▶ _Task item 1_: Could you return, word for word, the part of the Van Meter opinion that begins at the words "State of Oklahoma ex" and ends after "in trial court."?
▶ _Task item 2_: How does the Van Meter v. State ex rel. Mothersead opinion go on? Pick up the court's text after its last shown sentence.

▶ _Text shown_:
####
Van Meter v. State Ex Rel. Mothersead

270 P. 41 | Okla. | 1928

State of Oklahoma ex rel. O. B. Mothersead, Bank Commissioner of state of Oklahoma, brought suit in district court of Oklahoma county, Okla., against M. V. Van Meter for recovery of balance due on a promissory note executed by Van Meter to First State Bank of Bristow on July 17, 1922, for the sum of $3,500, due and payable on December 17th of the same year, and *231 provided for ten per cent. attorney's fee in event of default. There appeared on said note a credit of $1,132.65 as of August 9, 1922.

The parties waived a jury and the case was tried to the court who, after hearing the testimony, rendered judgment for the plaintiff and against defendant for the full balance of said note, interest thereon and attorney's fee, and from which judgment defendant appeals to this court for review. The parties will be herein referred to as they appeared in trial court.

Plaintiff's amended petition, omitting formal parts, alleged the execution and delivery by defendant of said promissory note sued on to First National Bank of Bristow, Okla.; copy whereof is attached, made part thereof as exhibit A; that on August 9th the payment of $1,132.65 was made and indorsed on the note, but plaintiff does not know what officer of the bank received the payment; that such officers, after the bank became insolvent, became scattered and went beyond the state; that on January 9, 1924, payee, First State Bank of Bristow, became insolvent, and was so declared by Bank Commissioner of state of Oklahoma, and on that account and on that date said bank, with all of its accounts, money and property, including the note here sued on, was taken over for liquidation by said Bank Commissioner of state of Oklahoma, and that plaintiff is now owner and holder of said note, and that same is due and unpaid.

Defendant for his answer sets up a general denial subject to the admission that he executed and delivered the note sued on. He denies making any payment thereon, and alleges that he received nothing of value; that he executed said note as an accommodation to one J. S. Mullins, who was, at that time, an active managing officer of said bank, Plaintiff filed a reply consisting of general denial. The following is the substance of the testimony:

Plaintiff introduced the note sued on and the order of the Bank Commissioner taking charge of First State Bank of Bristow, which order declared the bank to be an insolvent institution. The defendant introduced J. D. Pennington, a state bank examiner, and showed that he was the examiner who took charge of First State Bank of Bristow; also a petition filed by Bank Commissioner in district court of Creek county to sell certain assets of the insolvent bank to Community State Bank of Bristow, and a contract between O. B. Mothersead, Bank Commissioner, and Community State Bank of Bristow, representing a purchase by latter bank of a large part of the assets of the insolvent bank. It is provided by this contract also that other assets of the insolvent bank should stand as collateral to the prompt payment of the items purchased outright by the Community Bank from the insolvent; also, a journal entry of judgment by district court of Creek county authorizing Bank Commissioner to make sale of certain assets of the insolvent bank, in accordance with the terms of contract above set out. There are introduced lists of the bills and notes sold outright, and also of the bills and notes disposed of as collateral by the Bank Commissioner to the Community Bank. Neither of these lists include the note sued on. Witness Pennington's testimony as to what property was delivered under the sale is first that all the assets of the insolvent were included, but later he is somewhat uncertain.
####
▶ _Data excerpts_:
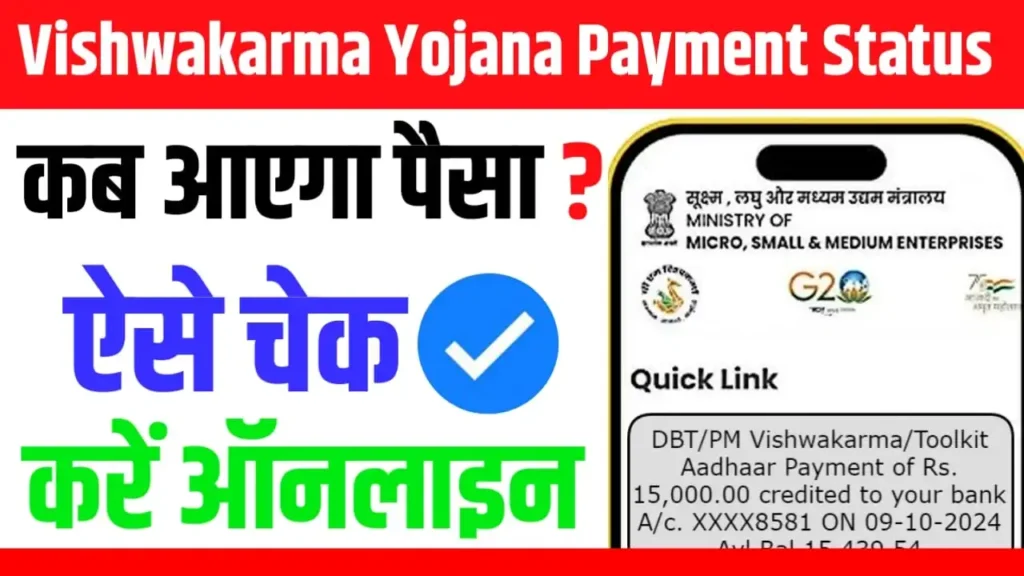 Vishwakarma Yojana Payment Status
####
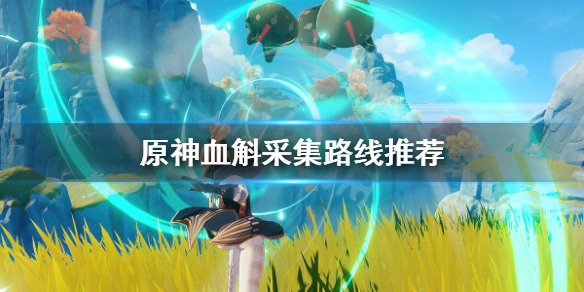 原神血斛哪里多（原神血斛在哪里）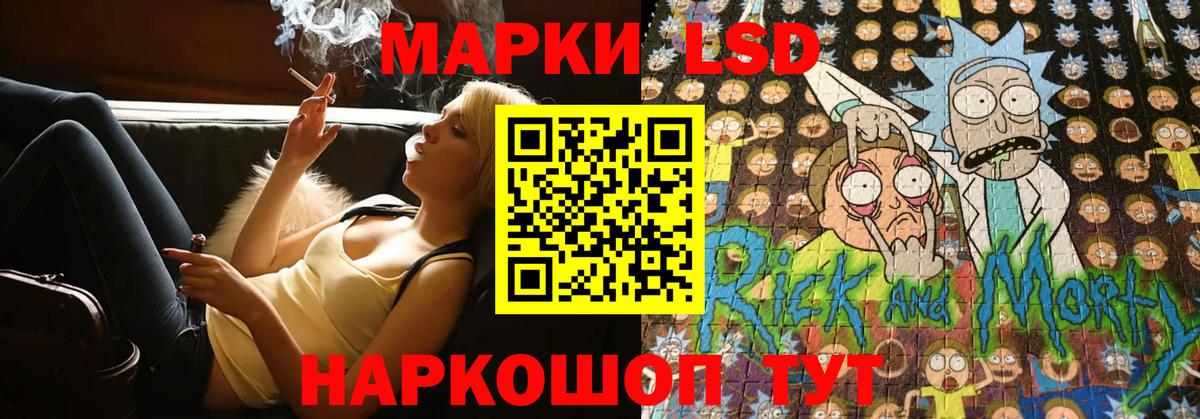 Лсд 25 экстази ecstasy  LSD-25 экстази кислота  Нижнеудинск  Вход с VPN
####
▶ _Answer 1_:
State of Oklahoma ex rel. O. B. Mothersead, Bank Commissioner of state of Oklahoma, brought suit in district court of Oklahoma county, Okla., against M. V. Van Meter for recovery of balance due on a promissory note executed by Van Meter to First State Bank of Bristow on July 17, 1922, for the sum of $3,500, due and payable on December 17th of the same year, and *231 provided for ten per cent. attorney's fee in event of default. There appeared on said note a credit of $1,132.65 as of August 9, 1922.

The parties waived a jury and the case was tried to the court who, after hearing the testimony, rendered judgment for the plaintiff and against defendant for the full balance of said note, interest thereon and attorney's fee, and from which judgment defendant appeals to this court for review. The parties will be herein referred to as they appeared in trial court.

▶ _Answer 2_:
M. V. Van Meter, defendant, testified, in substance: That he is defendant, and he identifies his signature on the note sued on; says that about four years ago, when the note sued on was executed, he was manager of the campaign of Mark Louthan for State Treasurer, and that J. S. Mullins, who was a dear friend of witness and of Louthan's, agreed with witness that, if witness would do the work, he would finance the campaign for Louthan; that note was given for that purpose. He (Mullins) said that he could finance it that way. Witness was never supposed to pay it. The note was to be taken up long before this. Mullins said that he owned the bank, and trusting him and knowing him, and that said Mullins at that time was supposed to be many times a millionaire, witness signed the note. Says they were all in a hurry and a rush; did not expect any liability; that he afterwards understood that a mortgage had been given as collateral for the note. Thought nothing of liability, for it was Mullins' transaction. Did not know the officers of the Bristow Bank personally at the time the note was signed; had never been in the bank; witness signed note and gave it to Mullins who took same to bank and had the money placed to witness' credit on account. Never paid anything on note, but at the time Banking Department took the note over, there remained in witness' account in said bank as a part of the proceeds of the note a balance of about $1,250, and this was applied as a credit on note; witness cannot remember exact circumstances or exact amounts, but that is substantially correct.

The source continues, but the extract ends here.